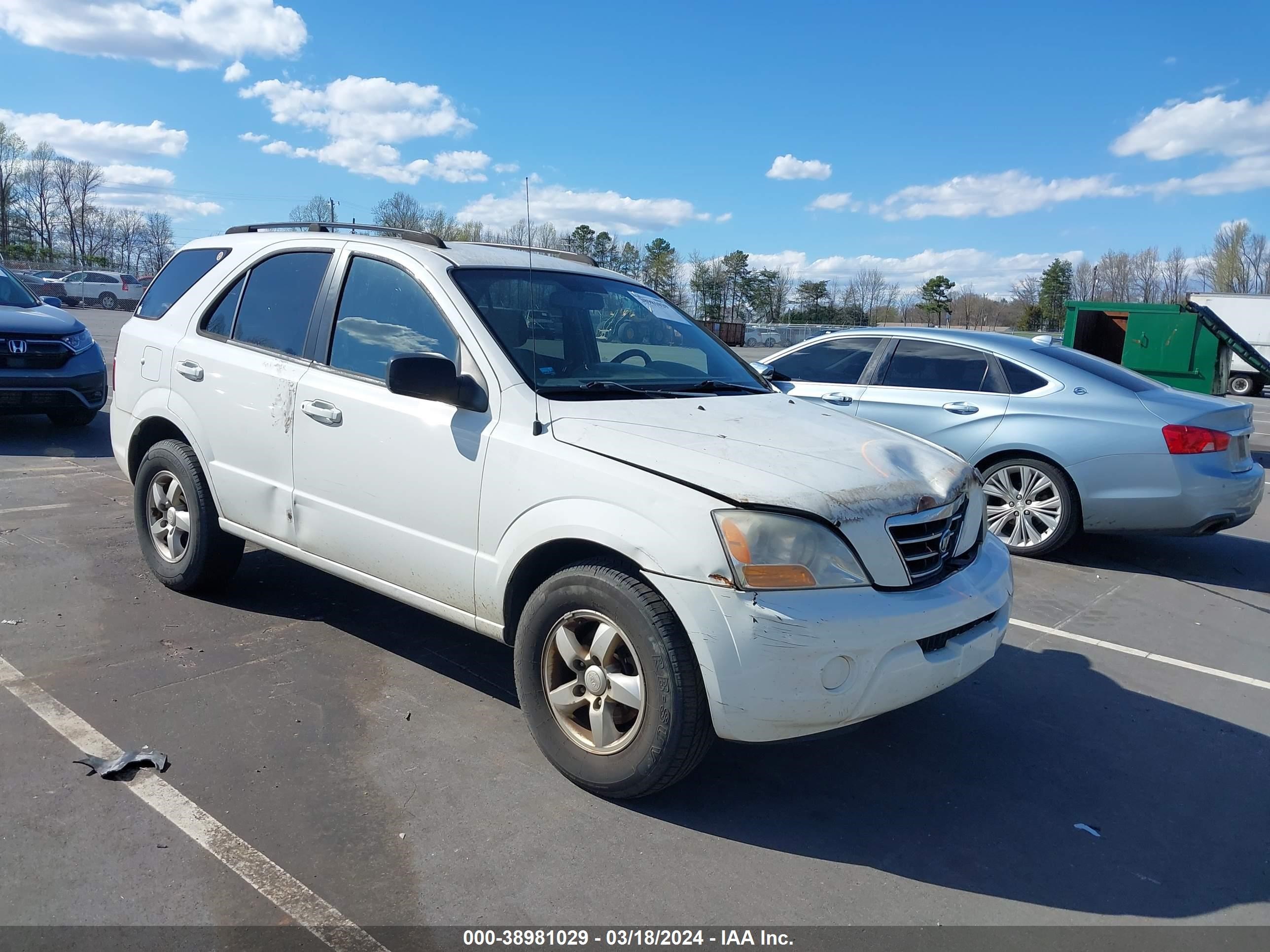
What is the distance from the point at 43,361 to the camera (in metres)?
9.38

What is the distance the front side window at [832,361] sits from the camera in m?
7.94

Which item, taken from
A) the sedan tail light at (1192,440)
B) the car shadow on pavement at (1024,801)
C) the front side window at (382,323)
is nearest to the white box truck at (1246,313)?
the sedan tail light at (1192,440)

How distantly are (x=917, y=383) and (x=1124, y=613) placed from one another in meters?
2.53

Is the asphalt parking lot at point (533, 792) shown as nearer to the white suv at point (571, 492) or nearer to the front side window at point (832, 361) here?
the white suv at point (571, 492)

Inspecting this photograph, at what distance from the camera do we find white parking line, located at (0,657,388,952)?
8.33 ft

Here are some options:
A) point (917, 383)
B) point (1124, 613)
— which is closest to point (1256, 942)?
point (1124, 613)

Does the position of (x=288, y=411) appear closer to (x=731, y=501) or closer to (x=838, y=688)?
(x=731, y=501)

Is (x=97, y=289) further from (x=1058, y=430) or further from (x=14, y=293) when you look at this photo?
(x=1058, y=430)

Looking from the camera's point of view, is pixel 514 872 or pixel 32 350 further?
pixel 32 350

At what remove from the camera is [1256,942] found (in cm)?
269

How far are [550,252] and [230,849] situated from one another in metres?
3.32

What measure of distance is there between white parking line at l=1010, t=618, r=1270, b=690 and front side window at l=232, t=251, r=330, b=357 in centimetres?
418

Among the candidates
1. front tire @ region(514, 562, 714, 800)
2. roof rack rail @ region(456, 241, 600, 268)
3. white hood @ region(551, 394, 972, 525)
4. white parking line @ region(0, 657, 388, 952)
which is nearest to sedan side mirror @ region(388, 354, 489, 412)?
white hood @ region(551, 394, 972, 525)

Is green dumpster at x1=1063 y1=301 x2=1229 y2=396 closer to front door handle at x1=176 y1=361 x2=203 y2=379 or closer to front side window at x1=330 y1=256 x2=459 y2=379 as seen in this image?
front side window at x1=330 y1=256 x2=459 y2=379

==

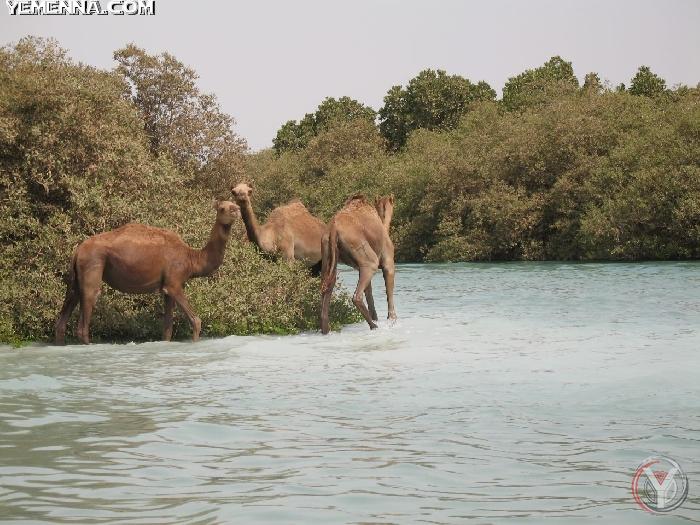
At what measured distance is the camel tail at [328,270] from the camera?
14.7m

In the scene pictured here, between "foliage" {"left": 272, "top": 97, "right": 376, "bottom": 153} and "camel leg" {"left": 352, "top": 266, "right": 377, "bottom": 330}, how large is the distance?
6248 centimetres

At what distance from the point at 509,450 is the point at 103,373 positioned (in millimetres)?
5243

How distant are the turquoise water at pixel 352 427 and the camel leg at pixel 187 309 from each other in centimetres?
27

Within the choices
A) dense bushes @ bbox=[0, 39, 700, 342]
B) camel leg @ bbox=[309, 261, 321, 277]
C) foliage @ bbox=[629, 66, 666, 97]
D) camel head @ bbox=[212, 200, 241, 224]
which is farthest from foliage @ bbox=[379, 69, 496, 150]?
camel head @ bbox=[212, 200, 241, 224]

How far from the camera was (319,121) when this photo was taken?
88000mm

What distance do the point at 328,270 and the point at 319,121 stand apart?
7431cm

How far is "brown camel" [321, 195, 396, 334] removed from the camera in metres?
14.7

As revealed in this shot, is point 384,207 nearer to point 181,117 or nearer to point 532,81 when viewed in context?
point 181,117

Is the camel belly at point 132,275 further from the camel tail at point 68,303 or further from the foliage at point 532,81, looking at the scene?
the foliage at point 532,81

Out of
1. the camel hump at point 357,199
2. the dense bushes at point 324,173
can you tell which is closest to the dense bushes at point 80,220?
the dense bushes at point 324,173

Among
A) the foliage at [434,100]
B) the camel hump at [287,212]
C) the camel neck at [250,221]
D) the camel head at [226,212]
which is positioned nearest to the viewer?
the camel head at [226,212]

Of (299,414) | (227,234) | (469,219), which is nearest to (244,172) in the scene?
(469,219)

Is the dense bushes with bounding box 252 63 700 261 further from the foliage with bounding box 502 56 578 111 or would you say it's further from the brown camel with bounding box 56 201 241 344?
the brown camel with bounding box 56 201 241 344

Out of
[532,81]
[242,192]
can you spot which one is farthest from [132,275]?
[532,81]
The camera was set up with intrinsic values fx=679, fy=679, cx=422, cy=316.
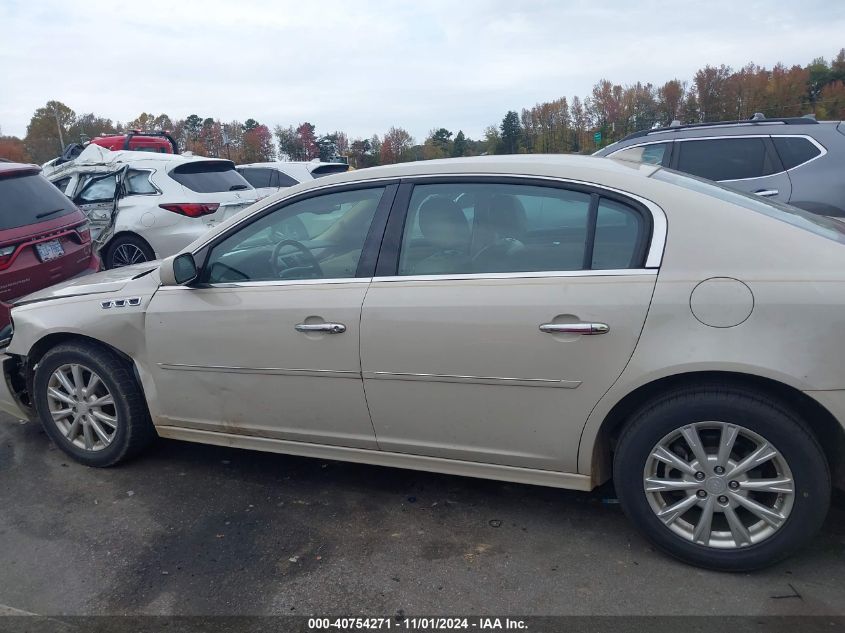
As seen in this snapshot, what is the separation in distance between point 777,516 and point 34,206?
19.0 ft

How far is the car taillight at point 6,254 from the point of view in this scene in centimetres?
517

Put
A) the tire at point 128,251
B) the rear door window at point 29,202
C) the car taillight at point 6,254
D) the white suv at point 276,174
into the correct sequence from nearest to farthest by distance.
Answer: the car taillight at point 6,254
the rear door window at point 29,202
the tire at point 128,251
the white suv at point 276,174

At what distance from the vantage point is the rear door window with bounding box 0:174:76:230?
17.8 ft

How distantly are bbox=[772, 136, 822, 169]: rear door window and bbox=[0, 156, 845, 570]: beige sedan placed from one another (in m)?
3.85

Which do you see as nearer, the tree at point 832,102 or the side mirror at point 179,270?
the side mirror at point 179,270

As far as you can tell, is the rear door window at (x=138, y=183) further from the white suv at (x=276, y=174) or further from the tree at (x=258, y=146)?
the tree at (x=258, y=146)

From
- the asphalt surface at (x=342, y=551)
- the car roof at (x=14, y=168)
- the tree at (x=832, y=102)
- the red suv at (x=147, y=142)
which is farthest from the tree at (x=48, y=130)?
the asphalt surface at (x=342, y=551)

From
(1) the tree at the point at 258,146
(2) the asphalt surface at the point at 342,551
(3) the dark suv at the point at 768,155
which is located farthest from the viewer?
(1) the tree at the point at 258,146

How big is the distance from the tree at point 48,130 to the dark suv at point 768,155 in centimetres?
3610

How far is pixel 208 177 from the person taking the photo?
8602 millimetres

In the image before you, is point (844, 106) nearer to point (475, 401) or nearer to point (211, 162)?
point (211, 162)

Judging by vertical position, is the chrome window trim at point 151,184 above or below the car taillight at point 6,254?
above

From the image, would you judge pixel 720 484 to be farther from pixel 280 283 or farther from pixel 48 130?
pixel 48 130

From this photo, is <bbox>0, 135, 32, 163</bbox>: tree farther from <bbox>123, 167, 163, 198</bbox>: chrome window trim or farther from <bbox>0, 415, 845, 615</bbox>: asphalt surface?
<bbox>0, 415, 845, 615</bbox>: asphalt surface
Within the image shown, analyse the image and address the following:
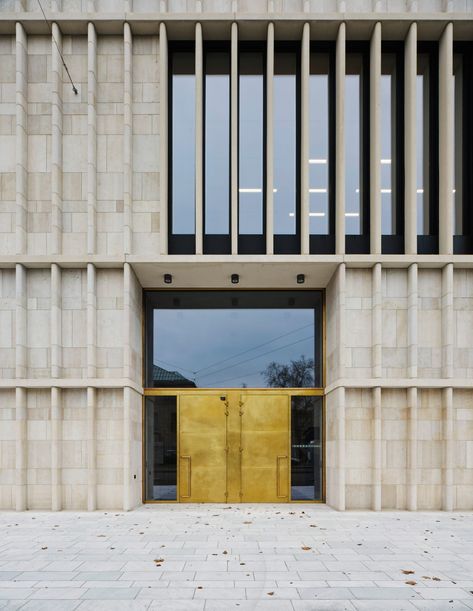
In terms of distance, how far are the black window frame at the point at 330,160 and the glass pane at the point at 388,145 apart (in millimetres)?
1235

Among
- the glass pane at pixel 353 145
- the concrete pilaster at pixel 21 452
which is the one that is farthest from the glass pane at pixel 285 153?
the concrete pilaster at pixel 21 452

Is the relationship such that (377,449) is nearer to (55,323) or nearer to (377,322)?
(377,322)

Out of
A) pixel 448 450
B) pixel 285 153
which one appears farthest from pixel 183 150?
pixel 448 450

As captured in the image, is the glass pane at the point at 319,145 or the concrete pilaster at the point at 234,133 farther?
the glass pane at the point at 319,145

* * *

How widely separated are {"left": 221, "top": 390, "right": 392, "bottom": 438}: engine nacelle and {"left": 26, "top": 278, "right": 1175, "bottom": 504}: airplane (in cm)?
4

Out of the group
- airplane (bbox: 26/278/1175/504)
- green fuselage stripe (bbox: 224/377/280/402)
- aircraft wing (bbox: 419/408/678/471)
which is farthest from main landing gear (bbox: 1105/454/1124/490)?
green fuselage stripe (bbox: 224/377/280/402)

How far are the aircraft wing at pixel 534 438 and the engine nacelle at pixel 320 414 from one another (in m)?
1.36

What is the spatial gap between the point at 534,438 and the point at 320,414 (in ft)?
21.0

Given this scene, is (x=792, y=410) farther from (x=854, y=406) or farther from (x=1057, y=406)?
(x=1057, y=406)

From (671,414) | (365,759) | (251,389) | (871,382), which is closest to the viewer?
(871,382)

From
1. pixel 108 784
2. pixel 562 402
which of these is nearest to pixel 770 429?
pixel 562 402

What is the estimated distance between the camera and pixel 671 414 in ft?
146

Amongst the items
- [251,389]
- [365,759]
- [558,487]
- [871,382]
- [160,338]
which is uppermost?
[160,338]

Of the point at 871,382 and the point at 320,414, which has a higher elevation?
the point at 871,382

WORK REQUIRED: List every row above that contains the word "brown", treating uppercase and lowercase as different.

FINAL RESULT:
How far is "brown camel" [321, 195, 396, 334] removed from the camera in metres?
Is the dense bushes with bounding box 252 63 700 261 further from the foliage with bounding box 502 56 578 111 or would you say it's further from the brown camel with bounding box 56 201 241 344?
the brown camel with bounding box 56 201 241 344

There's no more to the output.